First, to establish a 95% confidence interval of the estimated proportion within ± 2.5%, it was necessary to collect data from 1600 elderly people. Descriptive statistics were used to analyze socio-demographic and clinical data.

We followed the EORTC QLQ-C30 Scoring Manual (Osoba et al. 1998; Fayers and Machin 2000; Goo et al. 2017). For missing items, a straightforward method used by many HRQOL instruments for imputing items from multi-item scales was used as following: if the participant had answered at least half of the items from the scale, it was assumed that the missing items would have values equal to the average of those items that had been answered by that particular respondent. Moreover, we used the COSMIN Risk of Bias checklist (Mokkink et al. 2018a, b).

Reliability

The reliability domain consists of the following three measurement properties: (i) internal consistency, (ii) reliability, and (iii) measurement error. First, Cronbach α was used to assess the level of reliability of internal consistency, and α ≥ 0.7 was considered statistically significant (Cronbach 1951).

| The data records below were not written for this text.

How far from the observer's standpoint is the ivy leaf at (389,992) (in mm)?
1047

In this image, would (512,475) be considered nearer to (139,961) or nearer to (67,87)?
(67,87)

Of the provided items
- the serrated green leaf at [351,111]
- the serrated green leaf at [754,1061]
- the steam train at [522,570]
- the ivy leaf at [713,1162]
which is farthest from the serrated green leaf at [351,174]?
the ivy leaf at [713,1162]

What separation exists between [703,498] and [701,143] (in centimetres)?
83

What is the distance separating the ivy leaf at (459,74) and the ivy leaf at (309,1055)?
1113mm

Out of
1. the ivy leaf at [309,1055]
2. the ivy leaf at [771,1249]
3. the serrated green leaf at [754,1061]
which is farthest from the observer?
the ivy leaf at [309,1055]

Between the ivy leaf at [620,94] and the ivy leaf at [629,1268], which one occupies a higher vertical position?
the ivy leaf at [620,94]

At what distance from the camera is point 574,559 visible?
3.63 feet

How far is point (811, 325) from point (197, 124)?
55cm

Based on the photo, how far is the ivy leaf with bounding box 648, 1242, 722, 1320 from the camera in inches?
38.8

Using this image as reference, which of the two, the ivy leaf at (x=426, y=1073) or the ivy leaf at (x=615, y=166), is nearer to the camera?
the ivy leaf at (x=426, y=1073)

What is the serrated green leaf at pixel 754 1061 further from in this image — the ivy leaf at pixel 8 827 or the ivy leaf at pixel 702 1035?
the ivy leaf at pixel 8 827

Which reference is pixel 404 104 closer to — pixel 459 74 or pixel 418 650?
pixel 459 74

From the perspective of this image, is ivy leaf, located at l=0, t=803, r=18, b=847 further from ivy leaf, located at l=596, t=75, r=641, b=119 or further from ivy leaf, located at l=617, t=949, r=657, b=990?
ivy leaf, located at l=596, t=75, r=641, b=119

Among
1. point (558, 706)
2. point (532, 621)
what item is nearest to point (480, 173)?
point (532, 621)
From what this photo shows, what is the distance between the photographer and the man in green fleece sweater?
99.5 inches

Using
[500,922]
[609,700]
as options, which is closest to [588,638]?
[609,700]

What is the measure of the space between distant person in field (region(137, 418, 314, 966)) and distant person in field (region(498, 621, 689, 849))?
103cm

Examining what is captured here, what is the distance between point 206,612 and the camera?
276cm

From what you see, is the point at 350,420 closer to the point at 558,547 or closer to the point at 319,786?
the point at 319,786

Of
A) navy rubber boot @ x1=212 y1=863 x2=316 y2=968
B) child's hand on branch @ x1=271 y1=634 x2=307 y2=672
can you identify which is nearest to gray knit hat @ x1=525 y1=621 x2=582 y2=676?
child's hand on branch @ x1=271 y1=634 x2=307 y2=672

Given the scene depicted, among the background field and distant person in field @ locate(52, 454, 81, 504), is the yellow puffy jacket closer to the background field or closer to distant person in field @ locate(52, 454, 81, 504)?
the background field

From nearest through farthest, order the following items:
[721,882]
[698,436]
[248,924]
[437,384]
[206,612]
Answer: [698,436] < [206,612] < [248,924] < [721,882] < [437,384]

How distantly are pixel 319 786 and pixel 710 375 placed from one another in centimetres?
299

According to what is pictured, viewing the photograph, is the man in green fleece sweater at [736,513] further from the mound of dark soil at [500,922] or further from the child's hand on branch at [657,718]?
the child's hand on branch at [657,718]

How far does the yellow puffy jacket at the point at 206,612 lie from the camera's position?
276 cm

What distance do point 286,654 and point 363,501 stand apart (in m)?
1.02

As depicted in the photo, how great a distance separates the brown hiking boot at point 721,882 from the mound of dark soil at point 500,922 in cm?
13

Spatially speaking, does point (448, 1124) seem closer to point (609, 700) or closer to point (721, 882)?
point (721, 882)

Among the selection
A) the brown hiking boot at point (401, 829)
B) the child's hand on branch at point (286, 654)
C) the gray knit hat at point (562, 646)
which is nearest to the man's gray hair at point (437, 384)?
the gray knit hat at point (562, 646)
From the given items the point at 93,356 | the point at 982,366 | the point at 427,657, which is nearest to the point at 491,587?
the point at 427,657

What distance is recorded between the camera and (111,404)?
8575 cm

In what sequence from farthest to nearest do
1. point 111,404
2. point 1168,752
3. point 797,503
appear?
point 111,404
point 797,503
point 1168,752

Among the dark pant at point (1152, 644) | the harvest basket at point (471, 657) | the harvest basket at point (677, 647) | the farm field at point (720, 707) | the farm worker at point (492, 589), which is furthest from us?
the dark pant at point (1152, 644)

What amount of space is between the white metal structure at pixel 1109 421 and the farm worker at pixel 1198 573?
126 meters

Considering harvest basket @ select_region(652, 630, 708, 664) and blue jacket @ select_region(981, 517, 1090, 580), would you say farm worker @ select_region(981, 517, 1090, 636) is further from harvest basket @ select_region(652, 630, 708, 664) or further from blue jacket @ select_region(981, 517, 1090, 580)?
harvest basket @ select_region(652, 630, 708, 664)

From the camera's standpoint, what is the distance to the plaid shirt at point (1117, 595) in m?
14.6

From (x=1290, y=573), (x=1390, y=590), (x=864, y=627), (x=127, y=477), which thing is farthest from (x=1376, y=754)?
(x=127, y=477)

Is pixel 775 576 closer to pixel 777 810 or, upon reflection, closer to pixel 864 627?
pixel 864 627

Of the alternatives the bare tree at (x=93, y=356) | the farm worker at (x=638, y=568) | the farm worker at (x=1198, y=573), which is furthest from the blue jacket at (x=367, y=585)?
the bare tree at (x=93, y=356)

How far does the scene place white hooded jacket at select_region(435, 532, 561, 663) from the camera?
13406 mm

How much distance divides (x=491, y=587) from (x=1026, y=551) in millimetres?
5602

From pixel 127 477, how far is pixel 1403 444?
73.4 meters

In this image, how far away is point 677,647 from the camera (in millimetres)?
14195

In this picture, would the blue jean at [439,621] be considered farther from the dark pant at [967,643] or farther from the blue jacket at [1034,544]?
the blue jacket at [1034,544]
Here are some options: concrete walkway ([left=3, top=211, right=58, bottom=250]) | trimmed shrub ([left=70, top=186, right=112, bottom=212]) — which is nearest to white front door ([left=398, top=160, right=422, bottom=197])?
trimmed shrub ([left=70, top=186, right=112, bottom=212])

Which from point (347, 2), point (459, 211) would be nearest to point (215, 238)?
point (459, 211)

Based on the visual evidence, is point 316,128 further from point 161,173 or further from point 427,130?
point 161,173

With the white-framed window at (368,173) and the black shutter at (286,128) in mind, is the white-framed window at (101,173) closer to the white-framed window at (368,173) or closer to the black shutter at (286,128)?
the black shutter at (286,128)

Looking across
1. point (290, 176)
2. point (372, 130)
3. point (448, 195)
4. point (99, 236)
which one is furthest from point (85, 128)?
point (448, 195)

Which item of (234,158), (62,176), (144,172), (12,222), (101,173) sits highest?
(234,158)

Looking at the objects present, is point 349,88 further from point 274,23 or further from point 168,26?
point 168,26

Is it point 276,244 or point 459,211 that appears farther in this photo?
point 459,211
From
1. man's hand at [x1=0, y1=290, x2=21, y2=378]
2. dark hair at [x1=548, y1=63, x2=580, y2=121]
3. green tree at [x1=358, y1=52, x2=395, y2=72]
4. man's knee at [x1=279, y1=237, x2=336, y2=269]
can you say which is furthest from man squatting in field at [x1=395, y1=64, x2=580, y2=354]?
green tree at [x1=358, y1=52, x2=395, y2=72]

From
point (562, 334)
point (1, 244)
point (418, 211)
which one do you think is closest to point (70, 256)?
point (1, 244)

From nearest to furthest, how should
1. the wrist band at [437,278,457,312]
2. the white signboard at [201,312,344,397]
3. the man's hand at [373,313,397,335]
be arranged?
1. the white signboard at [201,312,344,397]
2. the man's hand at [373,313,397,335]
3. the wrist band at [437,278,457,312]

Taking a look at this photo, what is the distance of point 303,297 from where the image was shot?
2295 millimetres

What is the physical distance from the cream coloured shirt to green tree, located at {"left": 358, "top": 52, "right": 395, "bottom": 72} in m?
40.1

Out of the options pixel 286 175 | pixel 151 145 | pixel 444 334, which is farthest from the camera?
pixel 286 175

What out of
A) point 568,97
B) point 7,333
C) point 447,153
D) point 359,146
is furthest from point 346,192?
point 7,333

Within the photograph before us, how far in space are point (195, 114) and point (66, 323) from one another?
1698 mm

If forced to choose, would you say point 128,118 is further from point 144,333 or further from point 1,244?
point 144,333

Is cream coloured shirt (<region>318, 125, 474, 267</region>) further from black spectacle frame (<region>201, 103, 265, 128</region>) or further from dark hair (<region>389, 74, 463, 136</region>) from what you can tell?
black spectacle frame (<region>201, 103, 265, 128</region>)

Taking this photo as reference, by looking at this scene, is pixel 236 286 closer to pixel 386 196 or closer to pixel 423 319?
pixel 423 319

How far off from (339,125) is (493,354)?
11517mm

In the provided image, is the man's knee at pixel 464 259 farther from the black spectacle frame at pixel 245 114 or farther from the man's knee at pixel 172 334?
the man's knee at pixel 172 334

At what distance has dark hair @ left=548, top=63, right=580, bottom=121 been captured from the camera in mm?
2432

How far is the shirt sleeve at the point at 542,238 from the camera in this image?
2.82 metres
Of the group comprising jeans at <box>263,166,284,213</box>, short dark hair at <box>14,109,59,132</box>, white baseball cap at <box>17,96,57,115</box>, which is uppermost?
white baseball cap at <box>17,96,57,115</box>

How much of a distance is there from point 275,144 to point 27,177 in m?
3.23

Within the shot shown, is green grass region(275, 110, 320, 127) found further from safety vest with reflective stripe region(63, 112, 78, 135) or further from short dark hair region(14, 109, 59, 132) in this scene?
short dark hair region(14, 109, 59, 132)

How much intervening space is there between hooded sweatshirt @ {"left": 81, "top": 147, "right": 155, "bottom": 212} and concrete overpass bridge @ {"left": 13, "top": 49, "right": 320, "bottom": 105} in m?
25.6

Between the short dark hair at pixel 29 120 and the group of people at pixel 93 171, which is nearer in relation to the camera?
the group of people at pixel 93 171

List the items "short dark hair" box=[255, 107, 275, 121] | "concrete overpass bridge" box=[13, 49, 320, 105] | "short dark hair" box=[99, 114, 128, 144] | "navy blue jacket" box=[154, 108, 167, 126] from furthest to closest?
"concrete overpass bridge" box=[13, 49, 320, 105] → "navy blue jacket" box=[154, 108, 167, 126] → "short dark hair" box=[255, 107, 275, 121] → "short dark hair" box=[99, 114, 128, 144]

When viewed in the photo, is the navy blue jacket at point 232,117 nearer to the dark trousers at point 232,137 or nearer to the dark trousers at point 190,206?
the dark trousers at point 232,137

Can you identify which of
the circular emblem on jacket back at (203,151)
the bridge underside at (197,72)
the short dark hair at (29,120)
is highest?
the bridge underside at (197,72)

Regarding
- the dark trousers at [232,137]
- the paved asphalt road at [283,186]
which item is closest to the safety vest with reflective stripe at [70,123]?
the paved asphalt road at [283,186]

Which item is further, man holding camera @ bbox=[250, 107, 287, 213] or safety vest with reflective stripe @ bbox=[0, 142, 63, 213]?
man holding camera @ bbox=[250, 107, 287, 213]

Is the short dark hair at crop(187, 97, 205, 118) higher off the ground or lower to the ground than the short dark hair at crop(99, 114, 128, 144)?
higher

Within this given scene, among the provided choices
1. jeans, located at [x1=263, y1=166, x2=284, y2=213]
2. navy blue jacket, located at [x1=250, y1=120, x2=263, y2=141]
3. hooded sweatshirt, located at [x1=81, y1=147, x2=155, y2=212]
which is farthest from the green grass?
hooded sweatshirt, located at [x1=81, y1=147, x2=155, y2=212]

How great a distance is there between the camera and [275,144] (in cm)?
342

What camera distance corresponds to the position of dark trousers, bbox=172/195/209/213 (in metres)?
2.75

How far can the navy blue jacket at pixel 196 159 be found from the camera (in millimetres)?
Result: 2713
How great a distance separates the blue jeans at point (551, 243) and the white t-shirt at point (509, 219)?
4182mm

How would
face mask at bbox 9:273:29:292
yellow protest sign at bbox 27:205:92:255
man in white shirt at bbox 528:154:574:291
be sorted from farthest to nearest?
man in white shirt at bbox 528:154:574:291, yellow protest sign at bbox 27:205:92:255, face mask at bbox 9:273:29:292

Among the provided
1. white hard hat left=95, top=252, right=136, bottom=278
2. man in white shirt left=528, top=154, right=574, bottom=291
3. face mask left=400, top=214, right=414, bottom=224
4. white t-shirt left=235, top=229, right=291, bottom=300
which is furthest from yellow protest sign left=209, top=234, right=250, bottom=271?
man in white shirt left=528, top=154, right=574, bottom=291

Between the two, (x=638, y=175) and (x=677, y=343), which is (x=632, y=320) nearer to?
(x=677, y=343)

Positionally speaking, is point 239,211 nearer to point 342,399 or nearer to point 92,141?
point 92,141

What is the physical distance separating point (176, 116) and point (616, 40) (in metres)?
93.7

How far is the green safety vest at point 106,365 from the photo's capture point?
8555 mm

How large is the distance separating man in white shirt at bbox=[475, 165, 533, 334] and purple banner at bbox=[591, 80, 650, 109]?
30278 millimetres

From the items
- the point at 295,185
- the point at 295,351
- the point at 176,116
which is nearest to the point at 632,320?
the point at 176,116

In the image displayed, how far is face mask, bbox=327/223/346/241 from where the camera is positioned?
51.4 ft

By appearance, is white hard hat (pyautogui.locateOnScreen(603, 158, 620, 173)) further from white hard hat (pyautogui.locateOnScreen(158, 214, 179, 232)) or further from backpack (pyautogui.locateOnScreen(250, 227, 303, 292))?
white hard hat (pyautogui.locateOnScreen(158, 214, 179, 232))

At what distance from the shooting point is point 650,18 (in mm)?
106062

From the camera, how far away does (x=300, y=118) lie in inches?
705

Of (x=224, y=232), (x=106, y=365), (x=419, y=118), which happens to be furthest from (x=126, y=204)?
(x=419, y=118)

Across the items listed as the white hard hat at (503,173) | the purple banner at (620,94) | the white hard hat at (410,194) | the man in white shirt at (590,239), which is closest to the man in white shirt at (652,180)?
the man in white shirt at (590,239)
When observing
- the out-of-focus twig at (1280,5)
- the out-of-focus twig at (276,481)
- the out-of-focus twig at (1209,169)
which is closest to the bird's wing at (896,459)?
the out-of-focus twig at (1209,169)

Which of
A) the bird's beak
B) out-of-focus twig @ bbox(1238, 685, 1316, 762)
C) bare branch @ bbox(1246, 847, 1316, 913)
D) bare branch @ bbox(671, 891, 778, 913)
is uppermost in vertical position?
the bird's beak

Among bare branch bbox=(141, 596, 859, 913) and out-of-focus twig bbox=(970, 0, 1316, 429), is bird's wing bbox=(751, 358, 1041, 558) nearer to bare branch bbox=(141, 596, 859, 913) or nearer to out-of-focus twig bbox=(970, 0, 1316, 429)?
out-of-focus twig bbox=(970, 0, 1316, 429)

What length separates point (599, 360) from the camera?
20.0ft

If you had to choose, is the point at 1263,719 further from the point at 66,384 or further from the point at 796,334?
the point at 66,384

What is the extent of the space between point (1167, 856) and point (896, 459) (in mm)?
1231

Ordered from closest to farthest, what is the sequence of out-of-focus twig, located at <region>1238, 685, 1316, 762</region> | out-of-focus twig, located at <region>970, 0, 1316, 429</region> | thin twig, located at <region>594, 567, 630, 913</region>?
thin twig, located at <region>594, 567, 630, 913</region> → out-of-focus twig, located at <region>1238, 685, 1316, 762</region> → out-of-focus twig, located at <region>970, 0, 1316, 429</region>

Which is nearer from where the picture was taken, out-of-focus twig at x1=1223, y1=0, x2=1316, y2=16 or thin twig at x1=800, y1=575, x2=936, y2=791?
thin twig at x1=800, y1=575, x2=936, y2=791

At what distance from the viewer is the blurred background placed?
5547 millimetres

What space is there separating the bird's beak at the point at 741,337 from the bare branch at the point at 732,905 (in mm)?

Furthermore, it indicates the level of internal consistency with respect to the specific sample. Second, for the test–retest analysis, conventionally, an intraclass coefficient constant (ICC) of ≥ 0.70 was considered sufficient (Shrout and Fleiss 1979). Third, measurement error refers to the systematic and random error in an individual patient’s score that is not attributable to true changes in the construct being measured; the statistic used to assess measurement error was the smallest detectable change (SDC) (Fayers and Machin 2000). It is directly related to the standard error of measurement (SEM). Changes within the SDC, and smaller than the SDC, were attributed to measurement error, and changes outside the SDC, and larger than the SDC, were considered to be real changes in individual patients. SEM is a measure of how much the measured test scores are spread around a “true” score. The SDC is a measure of the variation in a scale due to measurement error. Thus, a change score can only be considered to represent a real change if it is larger than the SDC. It is the same as a minimum detectable change.

Validity

Validity was measured as construct and criterion validity.

Although we first attempted to use factor analysis, we were unable to do so because the structure of the items was different. We performed multi-trait analysis (Pearson’s correlation uses parametric equivalents to evaluate the linear relationship between two continuous variables; 0–100) to assess structural validity. Convergent validity was considered when an item correlated highly with its own hypothesized scale (correlation ≥ 0.40; corrected for overlap). Discriminant validity was considered when an item did not correlate highly with the scales it was not a part of. Discriminant validity was supported when the correlation between an item and its hypothesized scale (corrected for overlap) was > 2 standard errors higher than its correlation with other scales.

We developed the following hypotheses to evaluate construct validity:

  1. (1)

    The direction and magnitude of differences in the EORTC QLQ-ELD14 between groups: known-group comparisons.

    1. (a)

      Disease stage; patients with stage 0–II would have significantly superior scores compared with those in stages III–IV; "Worries about others” on the EORTC QLQ-ELD14.

    2. (b)

      Comorbidities; patients with no comorbidities would have significantly superior scores than those with > 1 comorbidity; “Mobility”, “Burden of illness”, “Joint stiffness”.

    3. (c)

      G8; Patients who were not frail would have significantly superior scores compared to frail patients; “Mobility”, “Worries about others”, “Future worries”, and “Burden of illness”.

  2. (2)

    Correlations with instruments measuring similar constructs; criterion convergent validity

    1. (a)

      Between “Mobility” on EORTC QLQ-ELD14 and “Physical functioning” on the EORTC QLQ-C30, there would be a high negative correlation of ≥ − 0.70.

    2. (b)

      Between “Mobility” on the EORTC QLQ-ELD14 and “Role functioning” on the EORTC QLQ-C30, there would be a moderate-to-high negative correlation of ≥ − 0.40

    3. (c)

      Between “Mobility” on the EORTC QLQ-ELD14 and “Fatigue” on the EORTC QLQ-C30, there would be a moderate-to-high positive correlation of ≥ 0.40.

    4. (d)

      Between “Future worries” on the EORTC QLQ-ELD14 and “Emotional functioning” on the EORTC QLQ-C30, there would be a moderate-to-high negative correlation of ≥ − 0.40.

    5. (e)

      Between “Future worries” on the EORTC QLQ-ELD14 and “Social functioning” on the EORTC QLQ-C30, there would be a moderate-to-high negative correlation of ≥ − 0.40.

    6. (f)

      Between “Burden of illness” on the EORTC QLQ-ELD14 and “Social functioning” on the EORTC QLQ-C30, there would be a moderate-to-high negative correlation of ≥ − 0.40.

    7. (g)

      Between “Burden of illness” on the EORTC QLQ-ELD14 and “Financial difficulties” on the EORTC QLQ-C30, there would be a moderate-to-high positive correlation of ≥ 0.4.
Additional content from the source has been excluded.